● **Required work**: From the entries below, list each line with "over".

◆ ◆ ◆ ◆

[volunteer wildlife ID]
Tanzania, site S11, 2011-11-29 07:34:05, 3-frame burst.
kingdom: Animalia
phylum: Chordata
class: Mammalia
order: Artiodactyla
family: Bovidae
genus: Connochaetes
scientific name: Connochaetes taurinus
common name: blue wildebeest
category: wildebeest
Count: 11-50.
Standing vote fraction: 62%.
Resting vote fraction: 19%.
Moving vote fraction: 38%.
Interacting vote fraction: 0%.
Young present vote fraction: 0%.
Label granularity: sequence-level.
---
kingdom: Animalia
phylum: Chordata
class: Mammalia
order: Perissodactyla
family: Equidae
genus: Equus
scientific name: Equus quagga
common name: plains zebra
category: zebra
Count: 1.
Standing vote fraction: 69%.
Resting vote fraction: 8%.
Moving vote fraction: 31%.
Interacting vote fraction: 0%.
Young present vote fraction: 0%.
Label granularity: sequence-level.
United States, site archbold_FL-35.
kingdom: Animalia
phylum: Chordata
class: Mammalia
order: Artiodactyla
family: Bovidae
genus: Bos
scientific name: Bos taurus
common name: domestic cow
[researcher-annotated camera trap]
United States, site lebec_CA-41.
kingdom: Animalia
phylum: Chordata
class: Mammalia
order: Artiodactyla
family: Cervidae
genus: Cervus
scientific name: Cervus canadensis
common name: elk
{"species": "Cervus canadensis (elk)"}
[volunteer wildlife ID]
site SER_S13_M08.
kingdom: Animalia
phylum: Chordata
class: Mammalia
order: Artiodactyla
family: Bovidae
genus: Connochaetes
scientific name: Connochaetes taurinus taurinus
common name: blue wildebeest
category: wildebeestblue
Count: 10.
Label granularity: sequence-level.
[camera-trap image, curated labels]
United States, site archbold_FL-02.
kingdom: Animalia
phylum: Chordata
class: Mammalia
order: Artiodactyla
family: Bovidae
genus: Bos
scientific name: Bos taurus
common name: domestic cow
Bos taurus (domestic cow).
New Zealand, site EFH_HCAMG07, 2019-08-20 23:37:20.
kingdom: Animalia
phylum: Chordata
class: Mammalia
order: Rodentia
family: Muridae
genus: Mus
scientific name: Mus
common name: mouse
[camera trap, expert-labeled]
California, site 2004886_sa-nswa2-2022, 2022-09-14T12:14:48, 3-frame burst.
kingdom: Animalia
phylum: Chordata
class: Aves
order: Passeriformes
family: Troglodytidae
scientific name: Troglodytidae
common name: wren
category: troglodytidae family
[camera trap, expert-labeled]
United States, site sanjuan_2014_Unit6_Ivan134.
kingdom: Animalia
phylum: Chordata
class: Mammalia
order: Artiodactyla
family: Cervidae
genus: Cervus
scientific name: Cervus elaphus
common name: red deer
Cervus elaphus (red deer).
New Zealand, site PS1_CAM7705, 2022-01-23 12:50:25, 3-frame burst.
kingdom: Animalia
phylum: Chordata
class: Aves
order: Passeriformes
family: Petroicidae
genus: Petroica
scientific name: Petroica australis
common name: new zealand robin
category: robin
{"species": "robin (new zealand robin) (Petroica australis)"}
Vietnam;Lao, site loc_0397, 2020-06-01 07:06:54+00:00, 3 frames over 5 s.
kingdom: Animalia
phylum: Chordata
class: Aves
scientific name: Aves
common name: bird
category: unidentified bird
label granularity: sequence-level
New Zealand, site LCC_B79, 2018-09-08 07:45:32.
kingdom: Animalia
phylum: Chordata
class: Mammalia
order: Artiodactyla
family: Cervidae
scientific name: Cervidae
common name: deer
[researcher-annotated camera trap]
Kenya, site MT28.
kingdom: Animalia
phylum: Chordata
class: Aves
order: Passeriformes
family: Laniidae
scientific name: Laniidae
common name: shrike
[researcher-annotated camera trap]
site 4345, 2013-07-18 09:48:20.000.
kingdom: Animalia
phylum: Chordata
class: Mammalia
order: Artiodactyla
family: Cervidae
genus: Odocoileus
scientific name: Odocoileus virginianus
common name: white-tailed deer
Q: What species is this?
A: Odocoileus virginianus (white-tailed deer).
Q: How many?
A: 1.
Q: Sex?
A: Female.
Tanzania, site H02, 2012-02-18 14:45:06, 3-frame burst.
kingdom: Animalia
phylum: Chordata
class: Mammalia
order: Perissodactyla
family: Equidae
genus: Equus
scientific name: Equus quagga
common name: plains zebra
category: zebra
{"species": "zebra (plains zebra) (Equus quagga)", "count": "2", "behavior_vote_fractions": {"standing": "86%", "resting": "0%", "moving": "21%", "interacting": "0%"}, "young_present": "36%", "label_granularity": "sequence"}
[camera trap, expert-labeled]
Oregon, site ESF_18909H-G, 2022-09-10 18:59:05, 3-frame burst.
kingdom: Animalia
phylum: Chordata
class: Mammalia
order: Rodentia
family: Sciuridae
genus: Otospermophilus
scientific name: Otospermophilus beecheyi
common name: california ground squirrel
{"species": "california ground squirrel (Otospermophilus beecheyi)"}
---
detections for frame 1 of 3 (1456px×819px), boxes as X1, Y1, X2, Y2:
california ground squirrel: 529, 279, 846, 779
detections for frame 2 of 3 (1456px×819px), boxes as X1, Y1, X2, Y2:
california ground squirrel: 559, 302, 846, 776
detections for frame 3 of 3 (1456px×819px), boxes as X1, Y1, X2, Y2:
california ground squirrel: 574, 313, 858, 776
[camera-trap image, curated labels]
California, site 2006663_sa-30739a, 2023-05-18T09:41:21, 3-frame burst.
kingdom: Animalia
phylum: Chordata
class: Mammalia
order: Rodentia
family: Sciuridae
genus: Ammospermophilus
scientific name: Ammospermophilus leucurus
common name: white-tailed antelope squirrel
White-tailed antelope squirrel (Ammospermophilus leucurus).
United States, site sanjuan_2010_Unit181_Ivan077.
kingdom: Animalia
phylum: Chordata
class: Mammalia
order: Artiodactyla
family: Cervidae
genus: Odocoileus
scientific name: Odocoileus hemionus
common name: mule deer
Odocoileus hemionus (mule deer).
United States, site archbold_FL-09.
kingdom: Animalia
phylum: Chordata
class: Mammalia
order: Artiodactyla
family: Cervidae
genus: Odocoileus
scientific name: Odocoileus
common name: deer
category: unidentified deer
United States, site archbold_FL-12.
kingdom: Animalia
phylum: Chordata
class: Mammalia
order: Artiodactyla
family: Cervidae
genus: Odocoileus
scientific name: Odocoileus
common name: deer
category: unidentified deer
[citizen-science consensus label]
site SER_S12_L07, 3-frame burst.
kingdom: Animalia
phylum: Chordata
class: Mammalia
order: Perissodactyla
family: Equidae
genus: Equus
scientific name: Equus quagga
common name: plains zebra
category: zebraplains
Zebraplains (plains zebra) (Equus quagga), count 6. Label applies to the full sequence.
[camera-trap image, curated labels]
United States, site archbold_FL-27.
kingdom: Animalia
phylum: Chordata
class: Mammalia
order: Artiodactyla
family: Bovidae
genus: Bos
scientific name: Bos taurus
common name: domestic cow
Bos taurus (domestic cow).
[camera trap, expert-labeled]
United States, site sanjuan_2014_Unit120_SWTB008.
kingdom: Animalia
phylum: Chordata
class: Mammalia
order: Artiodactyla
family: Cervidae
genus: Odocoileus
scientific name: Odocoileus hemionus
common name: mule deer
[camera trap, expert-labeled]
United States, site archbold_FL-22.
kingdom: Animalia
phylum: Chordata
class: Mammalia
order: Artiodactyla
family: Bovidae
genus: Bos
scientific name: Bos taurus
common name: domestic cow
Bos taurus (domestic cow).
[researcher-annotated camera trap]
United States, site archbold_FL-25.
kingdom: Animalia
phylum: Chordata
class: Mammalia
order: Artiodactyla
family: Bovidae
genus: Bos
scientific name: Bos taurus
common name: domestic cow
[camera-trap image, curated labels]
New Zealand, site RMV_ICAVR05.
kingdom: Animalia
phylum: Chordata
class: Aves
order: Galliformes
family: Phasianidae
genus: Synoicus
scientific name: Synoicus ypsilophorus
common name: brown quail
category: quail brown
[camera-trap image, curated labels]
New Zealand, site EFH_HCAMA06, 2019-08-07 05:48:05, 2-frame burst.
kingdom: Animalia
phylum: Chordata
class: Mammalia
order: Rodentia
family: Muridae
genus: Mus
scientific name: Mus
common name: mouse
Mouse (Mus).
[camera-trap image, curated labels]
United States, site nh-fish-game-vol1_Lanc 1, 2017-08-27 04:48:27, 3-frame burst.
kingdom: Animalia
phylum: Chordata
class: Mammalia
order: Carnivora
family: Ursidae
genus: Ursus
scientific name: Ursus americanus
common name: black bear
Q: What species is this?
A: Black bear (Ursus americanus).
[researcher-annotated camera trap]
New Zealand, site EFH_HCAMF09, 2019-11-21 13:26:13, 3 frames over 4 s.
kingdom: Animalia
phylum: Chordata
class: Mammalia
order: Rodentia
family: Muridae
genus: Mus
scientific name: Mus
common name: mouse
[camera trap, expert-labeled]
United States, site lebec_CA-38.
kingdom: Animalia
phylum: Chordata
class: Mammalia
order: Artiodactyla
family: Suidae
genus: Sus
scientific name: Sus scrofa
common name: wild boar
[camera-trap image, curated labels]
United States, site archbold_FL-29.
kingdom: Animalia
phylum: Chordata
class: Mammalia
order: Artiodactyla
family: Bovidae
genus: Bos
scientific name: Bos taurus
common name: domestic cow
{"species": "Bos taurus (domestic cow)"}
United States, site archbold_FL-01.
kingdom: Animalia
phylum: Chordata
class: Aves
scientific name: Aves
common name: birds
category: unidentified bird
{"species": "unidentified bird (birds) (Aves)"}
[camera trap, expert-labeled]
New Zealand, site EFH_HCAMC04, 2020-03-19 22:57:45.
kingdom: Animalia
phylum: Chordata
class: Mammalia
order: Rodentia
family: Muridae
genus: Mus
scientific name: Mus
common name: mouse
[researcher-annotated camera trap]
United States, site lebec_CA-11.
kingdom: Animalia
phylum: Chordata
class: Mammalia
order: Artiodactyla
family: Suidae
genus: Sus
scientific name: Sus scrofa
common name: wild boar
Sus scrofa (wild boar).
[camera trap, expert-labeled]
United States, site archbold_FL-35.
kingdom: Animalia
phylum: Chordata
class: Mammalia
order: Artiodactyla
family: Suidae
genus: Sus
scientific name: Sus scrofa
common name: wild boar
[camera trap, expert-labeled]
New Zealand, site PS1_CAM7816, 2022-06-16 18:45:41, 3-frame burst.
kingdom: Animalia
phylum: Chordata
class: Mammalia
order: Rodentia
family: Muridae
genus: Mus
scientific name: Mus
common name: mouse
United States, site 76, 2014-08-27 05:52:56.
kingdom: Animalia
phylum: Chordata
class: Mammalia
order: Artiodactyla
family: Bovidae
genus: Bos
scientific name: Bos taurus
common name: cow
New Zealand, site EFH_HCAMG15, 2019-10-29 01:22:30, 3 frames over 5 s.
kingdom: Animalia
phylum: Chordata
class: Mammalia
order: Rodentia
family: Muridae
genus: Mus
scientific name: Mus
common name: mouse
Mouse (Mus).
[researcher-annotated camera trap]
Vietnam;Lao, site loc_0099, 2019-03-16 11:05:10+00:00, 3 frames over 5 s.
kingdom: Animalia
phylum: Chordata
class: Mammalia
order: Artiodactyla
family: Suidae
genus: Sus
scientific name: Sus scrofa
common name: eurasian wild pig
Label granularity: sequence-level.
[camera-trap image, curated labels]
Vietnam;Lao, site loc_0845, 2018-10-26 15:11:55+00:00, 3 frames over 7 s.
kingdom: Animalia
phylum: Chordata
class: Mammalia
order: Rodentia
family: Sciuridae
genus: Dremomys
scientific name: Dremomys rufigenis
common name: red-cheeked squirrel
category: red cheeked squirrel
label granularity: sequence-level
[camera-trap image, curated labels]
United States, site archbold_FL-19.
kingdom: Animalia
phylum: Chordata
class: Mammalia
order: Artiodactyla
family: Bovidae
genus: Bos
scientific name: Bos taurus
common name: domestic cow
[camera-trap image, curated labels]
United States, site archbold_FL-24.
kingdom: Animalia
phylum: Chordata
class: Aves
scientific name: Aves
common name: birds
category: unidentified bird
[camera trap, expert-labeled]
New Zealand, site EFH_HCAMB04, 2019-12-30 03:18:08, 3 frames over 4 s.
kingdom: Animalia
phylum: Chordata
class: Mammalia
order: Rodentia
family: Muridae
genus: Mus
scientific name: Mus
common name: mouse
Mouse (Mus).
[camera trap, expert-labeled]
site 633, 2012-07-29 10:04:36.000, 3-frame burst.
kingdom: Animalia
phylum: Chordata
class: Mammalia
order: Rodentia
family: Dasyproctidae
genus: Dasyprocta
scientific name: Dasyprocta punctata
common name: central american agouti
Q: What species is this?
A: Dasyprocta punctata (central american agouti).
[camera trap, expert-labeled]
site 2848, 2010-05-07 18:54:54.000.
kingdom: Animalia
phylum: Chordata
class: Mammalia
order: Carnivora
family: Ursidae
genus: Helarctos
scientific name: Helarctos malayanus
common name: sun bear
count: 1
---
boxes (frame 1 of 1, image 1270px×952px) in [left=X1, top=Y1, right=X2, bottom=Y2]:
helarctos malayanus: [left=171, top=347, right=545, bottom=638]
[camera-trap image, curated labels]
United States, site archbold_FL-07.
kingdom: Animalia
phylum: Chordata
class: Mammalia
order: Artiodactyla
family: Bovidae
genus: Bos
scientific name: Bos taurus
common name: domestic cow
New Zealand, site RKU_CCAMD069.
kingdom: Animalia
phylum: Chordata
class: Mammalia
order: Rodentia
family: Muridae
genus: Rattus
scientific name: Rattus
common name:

◆ ◆ ◆ ◆

● **Response area**:
Vietnam;Lao, site loc_0397, 2020-06-01 07:06:54+00:00, 3 frames over 5 s.
New Zealand, site EFH_HCAMF09, 2019-11-21 13:26:13, 3 frames over 4 s.
New Zealand, site EFH_HCAMG15, 2019-10-29 01:22:30, 3 frames over 5 s.
Vietnam;Lao, site loc_0099, 2019-03-16 11:05:10+00:00, 3 frames over 5 s.
Vietnam;Lao, site loc_0845, 2018-10-26 15:11:55+00:00, 3 frames over 7 s.
New Zealand, site EFH_HCAMB04, 2019-12-30 03:18:08, 3 frames over 4 s.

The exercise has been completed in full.